* start Quoted text *

Thereafter in box (a) details are given. In box (b) there is specified the decision on which the warrant was based, that specifying it as an arrest warrant or judicial decision having the same effect, that was by judicial decision of the District Court in Katowice of 29th December 2005. It states with regard to whether there was an enforceable judgment that it was "NOT APPLICABLE". Indications of the length of sentence then were given by reference to the maxima are there set out. Then under box (d) it was said with regard to a decision rendered in absentia, that was "NOT APPLICABLE". Then with regard to the other matter, namely "The person concerned has not been summoned in person or otherwise informed of the date and place of the hearing which led to the decision rendered in absentia but has the following legal guarantees after surrender (such guarantees can be given in advance)", and the answer was this, as translated:
"THE ACCUSED PERSON WAS NOT PRESENT WHEN THE COURT IMPOSED PRELIMINARY DETENTION ON HIM BECAUSE HE WAS IN HIDING FROM THE POLISH PROSECUTION AGENCIES. AFTER SURRENDER, HE SHALL HAVE THE RIGHT TO APPEAL AGAINST THE DECISION TO THE COURT OF HIGHER INSTANCE".
And then with regard to the typed-in proforma question specifying legal guarantees no answer was given to that.
4. Details were then given of the offences in respect of which the warrant was issued. First, it was said that from March until the end of the year 2001, in Warsaw and other towns, he led an armed criminal organisation, referred to as a particular named group, the purposes of which was to commit offences against property. Second, it is said that he committed a continuous offence in combination with the same criminal group relating to an amount of amphetamines. Third, it is said that from March until June 2002, in Belchatow, acting jointly in concert with other persons for the purpose of gaining material benefit in a criminal organisation (again referring to the same group) and using various methods, he attempted to obtain property in a significantly large amount of money.

* end Quoted text *

What this exercise asks:
a: Switch "Warsaw" to "Krakow" and write out the arrest warrant text starting at "And then with" and ending after "amount of money.".
b: Proceed with the arrest warrant text from its last sentence.
The records that come next are separate from the arrest warrant text.

* start Supplied information *

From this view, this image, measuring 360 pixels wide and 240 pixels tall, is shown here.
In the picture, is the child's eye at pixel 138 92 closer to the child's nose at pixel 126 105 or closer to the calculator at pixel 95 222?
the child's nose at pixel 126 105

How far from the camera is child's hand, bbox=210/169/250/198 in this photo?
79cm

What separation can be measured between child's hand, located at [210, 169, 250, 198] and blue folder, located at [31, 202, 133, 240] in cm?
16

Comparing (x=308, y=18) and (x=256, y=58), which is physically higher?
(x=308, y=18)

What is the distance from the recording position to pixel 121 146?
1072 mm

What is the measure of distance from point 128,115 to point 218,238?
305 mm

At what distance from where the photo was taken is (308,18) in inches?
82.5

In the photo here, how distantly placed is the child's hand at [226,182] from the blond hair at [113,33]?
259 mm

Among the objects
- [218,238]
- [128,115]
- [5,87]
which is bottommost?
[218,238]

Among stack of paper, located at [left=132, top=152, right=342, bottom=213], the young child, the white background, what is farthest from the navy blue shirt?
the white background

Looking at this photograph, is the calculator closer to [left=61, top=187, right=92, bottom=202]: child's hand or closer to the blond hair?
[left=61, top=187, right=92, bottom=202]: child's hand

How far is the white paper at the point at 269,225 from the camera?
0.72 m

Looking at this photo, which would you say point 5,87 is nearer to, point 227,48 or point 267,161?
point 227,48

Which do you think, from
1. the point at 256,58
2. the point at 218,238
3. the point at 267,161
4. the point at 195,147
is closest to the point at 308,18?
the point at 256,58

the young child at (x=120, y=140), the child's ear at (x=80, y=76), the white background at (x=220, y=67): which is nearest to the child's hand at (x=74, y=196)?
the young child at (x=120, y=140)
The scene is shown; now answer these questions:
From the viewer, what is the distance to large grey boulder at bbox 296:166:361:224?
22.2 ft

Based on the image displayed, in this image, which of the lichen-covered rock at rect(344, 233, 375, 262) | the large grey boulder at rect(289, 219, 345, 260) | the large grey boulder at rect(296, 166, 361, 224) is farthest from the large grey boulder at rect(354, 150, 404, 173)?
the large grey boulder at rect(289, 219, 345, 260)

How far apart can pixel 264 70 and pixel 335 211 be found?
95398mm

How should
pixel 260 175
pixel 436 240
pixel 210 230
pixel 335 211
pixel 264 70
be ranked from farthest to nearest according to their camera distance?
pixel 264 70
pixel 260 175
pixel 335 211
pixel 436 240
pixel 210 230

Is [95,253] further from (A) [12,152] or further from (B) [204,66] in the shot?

* end Supplied information *

Outputs:
a:
And then with regard to the typed-in proforma question specifying legal guarantees no answer was given to that.
4. Details were then given of the offences in respect of which the warrant was issued. First, it was said that from March until the end of the year 2001, in Krakow and other towns, he led an armed criminal organisation, referred to as a particular named group, the purposes of which was to commit offences against property. Second, it is said that he committed a continuous offence in combination with the same criminal group relating to an amount of amphetamines. Third, it is said that from March until June 2002, in Belchatow, acting jointly in concert with other persons for the purpose of gaining material benefit in a criminal organisation (again referring to the same group) and using various methods, he attempted to obtain property in a significantly large amount of money.

b:
5. So far as the second arrest warrant was concerned, that also started with the words:
"This warrant has been issued by a competent judicial authority. I request that the person mentioned below be arrested and surrendered for the purposes of conducting a criminal prosecution or executing a custodial sentence or detention order."
Then details are again given in table (a). In (b), with regard to the decision on which the warrant was based, it is said that it was based on an arrest warrant or judicial decision having the same effect, the order on preliminary detention being dated 19th March 2010 and issued by the District Court in Bialystok. It then referred to whether the judicial decision involves an Enforceable judgment, stating: "not applicable". Then the indications on the length of sentence were answered by what the prospective maximum length might be, and with regard to length of custodial sentence or detention order imposed it was said "not applicable", as likewise was the answer to the question regarding the remaining sentence to be served. Again, the matters relating to decisions rendered in absentia were set out and so far as the legal guarantees question was concerned that was answered "not applicable". In terms of the details of the matter, the answer, as translated, was this "Robert Olszewski is under suspicion that...": and then it sets out in the period of time from April 10th 2001 to April 30th 2001 in various places, certain alleged matters which, in summary, would seem to involve some kind of insurance fraud involving an amount of 17,000 Polish zlotys.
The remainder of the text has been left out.